### Alıntı

Özgündüz, “Çeşitli platformlarda sosyal medyada hakkımda yazılan ne kadar yiğit adam nasıl meydan okuyor gibi sözler var, bunlar nefse hoş gelen şeylerdir ama benim kimseye bir şey ispatlama derdim yok.
Benim derdim öncelikle Müslümanların birlik beraberliğidir, İmam Humeyni’nin de dediği gibi: “Vaciplerin en önemlisidir bu’’ .Yani vaciplerin en önemlisi dünya Müslümanlarının birleşmesidir hatta dünya mustazaflarının birleşmesidir. Birkaç yüz hane dünyanın zirvesinde oturup dünyayı yönetiyor, bunun dışında kalan 7 milyar insan topluluğun hepsi mazlumdur eğer birleşmeyi başarırsalar mazlumiyetten kurtulacaklar ,bizim arzumuz budur.
Milletimizin, Türkiye Cumhuriyeti Vatandaşlarının salibinin karşısında bu ülken bir settir, bir barajdır. Bunun korunması gerekir, dimdik ayakta durması gerekir, bu baraj yıkılırsa salibi selinin önünde artık hiç kimse duramaz,islam diyarı elden gider , islam ümmeti zelil olur; bu dediklerime itirazı olan varsa gelsin tartışalım. Bunun da ayakta durabilmesi Kürt-Türk-Laz-Çerkez bakmadan, bu geminin yolcuları birlik olmak durumunda.
Özgündüz: “Mezhep Savaşı Çıkarmak İsteyenlerin Amerikan Düşmanlığı Sahtedir”

######
### Veri bölümü

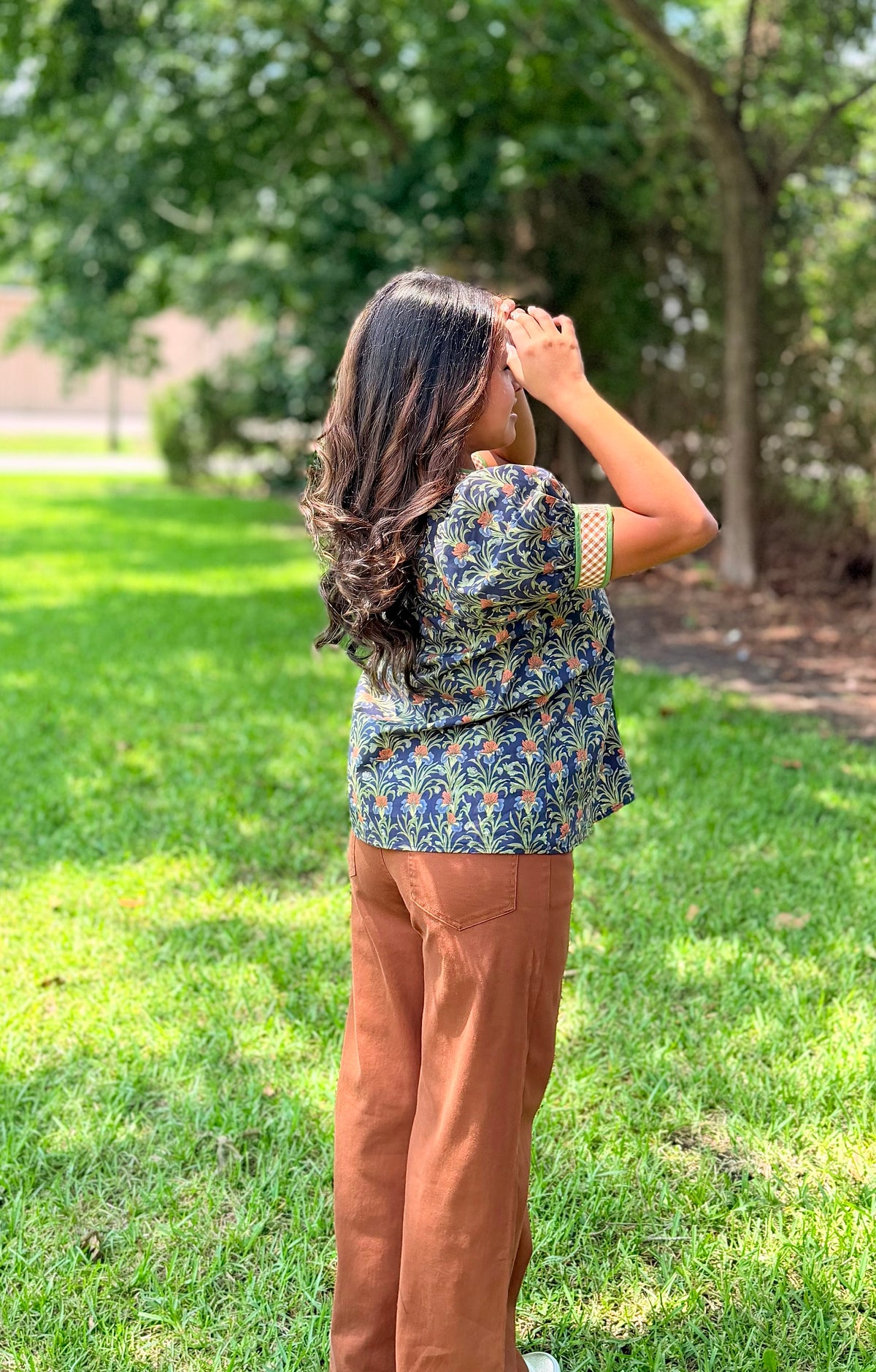 Navy Posie Top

######

Özgündüz'ün Müslümanların birliği hakkındaki sözlerini içeren alıntıyı, son cümlesinden sonra gelecek biçimde sürdür.

Bizi ayırmaya çalışanlar aramıza nifak sokmaya çalışanlar bizi sevdiklerinden yapmıyor. Bizi avlamak ve yutulabilir lokma haline getirebilmek için yapıyorlar . O halde kim ki mazlumların, Müslümanların arasına hangi bahaneyle olursa olsun fitne sokma gayretindeyse mezhebi, kavmi anlamda olur, o Amerika’ya hizmet ediyor, Amerika’ya sövse bile. Amerika buna razıdır. Bana söv ki mal sürüsünün güvenini kazan ve benim çıkarlarıma hizmet ettir, benim çizgime sok. Amerika bunu ister, rahmetli İmam Humeyni buyurdu: ‘’Amerika 30 yıl kendisine sövdürür, bir gün kendisine kullanmak için.’’ Birilerinin Amerika’ya İsrail’e sövmesiyle ben ilgili değilim, ayinesi iştir kişinin, onların çıkarına hizmet ediyorsan, sövmenin anlamı yoktur.
Diplomasiyi korumak için sen onu oyuna getirmek için biz dostuz de arkadaşız de ne dersen de sövme, önemli olan o değil . Amellerine bakalım onun çıkarlarına stratejisine mi hizmet ediyorsun, Müslümanların bu ülkenin çıkarlarına menfaatlerine mi hizmet ediyorsun ben buna bakarım herkes de böyle bakmalı diye düşünüyorum. Milletimin birliği, devletimin bekasının garantisi olur, dolayısıyla islam ümmeti karşısında salibi akımının karşında baraj olur set olur.
“İslam Ülkeleri Avrupa Birliği Gibi Bir Birlik Kurmalı”
Onun için bu ülke bölünmemeli, parçalanmamalı, eğer bu coğrafyada sınırlar değişecekse bunun zaruri sonucu olarak senin ülken de parçalanır. Onun için açık bir şekilde söylüyorum, eğer biz başarabilirsek birleşik devletler gibi ve Avrupa Birliği gibi biz daha çok birleşmeyi deneyebiliriz islam ülkeleri olarak.Değil ki hele emperyalistlerin çizip bölüp parçaladığı yerleri bir daha yeniden bölüp parçalayalım.Buna yönelik her çalışma Emperyalistlere hizmet Müslümanlara ihanettir.
Bunu benimle tartışabilecek ve aksini iddia edebilecek kimse var mı? Öyleyse herkese bu ölçüyle bakacağız buna göre değerlendireceğiz biz.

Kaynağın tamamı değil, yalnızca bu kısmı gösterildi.